業務システムの開発手法には、パッケージシステム開発とスクラッチ開発があります。このページでは、パッケージシステム開発に焦点を当て、スクラッチ開発との違いやメリット・デメリットを解説。また、開発手法を選ぶ際のポイントについてもまとめています。

パッケージシステム開発とは

パッケージシステム開発とは、市販されている既存のパッケージ製品を自社の要件に合わせてカスタマイズすることです。

既存のパッケージ製品のなかには技術担当者がいなくても簡単に使用できるものもありますが、一方で搭載されている標準機能だけでは自社の要件を満たせないことも…。かゆいところに手が届かないというケースにおいて存在感を発揮するのが、ユーザー独自の仕組みや機能を追加・拡張できるパッケージ製品です。

パッケージシステム開発では、一般的にカスタマイズ可能なパッケージ製品を使用します。

スクラッチ開発との違いは?

パッケージシステム開発ではシステムのベースとなる既存のパッケージ製品があるのに対し、スクラッチ開発はゼロからプログラムを開発する手法です。たとえるなら、既製品のスーツを自分の体形に合わせて仕立て直すのがパッケージシステム開発、フルオーダーメイドでスーツを仕立てるのがスクラッチ開発、と考えると分かりやすいかもしれません。

パッケージシステム開発とスクラッチ開発のどちらを選ぶかで、システムの導入にかかる費用や期間が大きく異なります。どちらにもメリット・デメリットがあるので、予算や開発期間、業種・業務などに応じて慎重に検討することが重要です。

パッケージシステム開発のメリット

パッケージシステム開発のメリットは、主に「開発期間の短さ」「初期コストの安さ」「安定した運用」の3つがあげられます。それぞれのメリットについて、詳しく見ていきましょう。

開発期間が短い

パッケージシステム開発はすでに出来上がっているパッケージ製品を利用するので、ゼロから構築するスクラッチ開発に比べて開発期間を短縮しやすいのがメリットです。そのため、業務の変更や法令対応などで、すぐにシステムを開発したい場合に適しています。
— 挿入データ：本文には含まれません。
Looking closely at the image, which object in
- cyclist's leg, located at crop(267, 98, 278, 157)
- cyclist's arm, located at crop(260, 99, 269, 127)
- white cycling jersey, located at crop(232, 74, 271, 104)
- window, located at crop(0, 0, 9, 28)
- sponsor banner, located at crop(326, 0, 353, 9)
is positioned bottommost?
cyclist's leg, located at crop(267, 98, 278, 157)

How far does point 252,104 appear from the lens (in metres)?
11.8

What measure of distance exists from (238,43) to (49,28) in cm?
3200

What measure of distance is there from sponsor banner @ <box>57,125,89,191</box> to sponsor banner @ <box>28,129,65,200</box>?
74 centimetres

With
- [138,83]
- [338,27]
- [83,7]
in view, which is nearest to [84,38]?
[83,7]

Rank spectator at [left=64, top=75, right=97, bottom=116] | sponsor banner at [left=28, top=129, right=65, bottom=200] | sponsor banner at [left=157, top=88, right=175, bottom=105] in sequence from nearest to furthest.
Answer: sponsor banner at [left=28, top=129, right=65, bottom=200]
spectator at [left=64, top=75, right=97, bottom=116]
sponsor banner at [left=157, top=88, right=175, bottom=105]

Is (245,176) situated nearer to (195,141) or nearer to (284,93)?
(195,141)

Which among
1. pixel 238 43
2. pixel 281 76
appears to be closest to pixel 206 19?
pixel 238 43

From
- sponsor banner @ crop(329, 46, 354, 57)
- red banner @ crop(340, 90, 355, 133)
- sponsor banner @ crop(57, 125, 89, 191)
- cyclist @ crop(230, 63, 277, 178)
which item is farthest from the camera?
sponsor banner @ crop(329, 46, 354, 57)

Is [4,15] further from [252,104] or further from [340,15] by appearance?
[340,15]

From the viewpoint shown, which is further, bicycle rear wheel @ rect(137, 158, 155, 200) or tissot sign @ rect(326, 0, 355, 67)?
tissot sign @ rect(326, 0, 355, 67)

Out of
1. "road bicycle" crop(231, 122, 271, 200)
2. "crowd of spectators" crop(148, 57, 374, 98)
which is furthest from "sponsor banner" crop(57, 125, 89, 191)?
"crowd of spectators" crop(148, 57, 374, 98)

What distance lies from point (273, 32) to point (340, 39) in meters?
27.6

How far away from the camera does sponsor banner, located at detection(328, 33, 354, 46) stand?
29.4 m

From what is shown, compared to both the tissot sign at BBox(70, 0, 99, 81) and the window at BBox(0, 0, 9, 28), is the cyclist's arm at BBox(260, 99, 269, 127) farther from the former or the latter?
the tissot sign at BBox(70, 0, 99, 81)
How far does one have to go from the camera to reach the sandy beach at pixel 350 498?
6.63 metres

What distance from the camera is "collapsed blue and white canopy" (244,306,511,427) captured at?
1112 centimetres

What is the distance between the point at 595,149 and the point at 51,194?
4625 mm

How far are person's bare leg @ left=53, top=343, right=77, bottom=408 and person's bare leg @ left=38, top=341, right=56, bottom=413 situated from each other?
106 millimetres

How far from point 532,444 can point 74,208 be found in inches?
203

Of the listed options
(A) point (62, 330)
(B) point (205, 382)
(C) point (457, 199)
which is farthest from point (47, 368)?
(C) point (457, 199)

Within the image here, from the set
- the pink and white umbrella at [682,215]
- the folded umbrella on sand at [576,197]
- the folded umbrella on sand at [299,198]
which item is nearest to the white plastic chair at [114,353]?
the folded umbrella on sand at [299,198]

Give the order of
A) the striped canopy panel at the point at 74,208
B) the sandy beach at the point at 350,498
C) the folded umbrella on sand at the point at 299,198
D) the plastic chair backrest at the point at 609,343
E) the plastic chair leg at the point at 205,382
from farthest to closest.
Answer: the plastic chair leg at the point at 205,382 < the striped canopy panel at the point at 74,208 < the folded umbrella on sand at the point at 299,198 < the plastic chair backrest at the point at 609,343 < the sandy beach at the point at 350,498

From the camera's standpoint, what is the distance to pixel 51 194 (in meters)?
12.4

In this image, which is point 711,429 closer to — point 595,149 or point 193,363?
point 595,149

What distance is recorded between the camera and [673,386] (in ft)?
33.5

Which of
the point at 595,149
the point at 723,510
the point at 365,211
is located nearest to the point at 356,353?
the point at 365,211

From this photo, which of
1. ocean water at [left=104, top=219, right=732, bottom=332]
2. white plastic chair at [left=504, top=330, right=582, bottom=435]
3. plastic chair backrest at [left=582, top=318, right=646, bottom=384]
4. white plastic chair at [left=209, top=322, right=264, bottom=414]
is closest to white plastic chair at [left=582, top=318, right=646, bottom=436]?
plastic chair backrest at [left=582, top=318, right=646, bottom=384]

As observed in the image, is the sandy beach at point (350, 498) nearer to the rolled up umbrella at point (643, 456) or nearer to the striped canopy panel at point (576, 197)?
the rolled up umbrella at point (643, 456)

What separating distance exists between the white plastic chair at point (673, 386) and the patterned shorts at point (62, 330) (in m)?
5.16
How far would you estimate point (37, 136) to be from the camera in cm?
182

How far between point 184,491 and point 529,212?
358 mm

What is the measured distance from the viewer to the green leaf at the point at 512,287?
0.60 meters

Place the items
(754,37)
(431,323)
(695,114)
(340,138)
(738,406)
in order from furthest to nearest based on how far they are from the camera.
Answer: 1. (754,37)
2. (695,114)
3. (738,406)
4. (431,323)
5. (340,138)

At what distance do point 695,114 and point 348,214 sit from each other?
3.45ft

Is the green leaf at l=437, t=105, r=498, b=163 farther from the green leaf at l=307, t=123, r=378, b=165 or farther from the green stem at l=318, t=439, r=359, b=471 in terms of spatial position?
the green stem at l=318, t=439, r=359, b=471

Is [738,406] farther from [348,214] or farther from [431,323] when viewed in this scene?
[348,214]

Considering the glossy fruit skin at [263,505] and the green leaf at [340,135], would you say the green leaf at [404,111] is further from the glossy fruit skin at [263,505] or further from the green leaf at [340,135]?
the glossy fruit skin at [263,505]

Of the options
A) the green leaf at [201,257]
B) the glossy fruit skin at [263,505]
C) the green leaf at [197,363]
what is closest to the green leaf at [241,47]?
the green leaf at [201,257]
ただし、カスタマイズの度合によっては、開発に必要な期間が長くなる場合もあるので注意しましょう。

初期コストを抑えられる

市販されているパッケージ製品の多くは、オプションやカスタマイズできる範囲が設けられています。機能の追加や拡張開発ができるものもあり、スクラッチ開発に比べて初期コストを抑えることが可能。ただし、開発コストを抑えられるかはカスタマイズの度合次第で、場合によってはスクラッチ開発よりもコストが高額になることもあります。

必ずしも初期コストを抑えられるわけではないので、注意が必要です。

運用が安定しやすい

市販されているパッケージ製品は利用しているユーザー数が多く、バグが顕在化しやすいことから、修正版の配布などトラブル対応が速やかというメリットがあります。導入する頃にはいくつものバグが修正されているケースが多いため、安定した運用を叶えやすいのが魅力です。

一方で、ゼロから構築するスクラッチ開発には修正版などがないので、バグやシステムトラブルが発生するたびに対応しなければいけないというデメリットがあります。

パッケージシステム開発のデメリット

パッケージシステム開発にはスクラッチ開発にはないメリットがありますが、一方でデメリットも存在します。導入してから後悔しないように、パッケージシステム開発のデメリットについてもしっかりと把握しておきましょう。

完全オリジナルの開発にはならない

パッケージシステム開発は既製品をカスタマイズするため、開発の自由度にはどうしても限界があります。開発の自由度や独自性に関しては、完全オーダーメイドのスクラッチ開発のほうが優れていると言えるでしょう。ただ、パッケージシステム開発でも、機能の追加や拡張開発によって、ある程度の独自性を追求することはできます。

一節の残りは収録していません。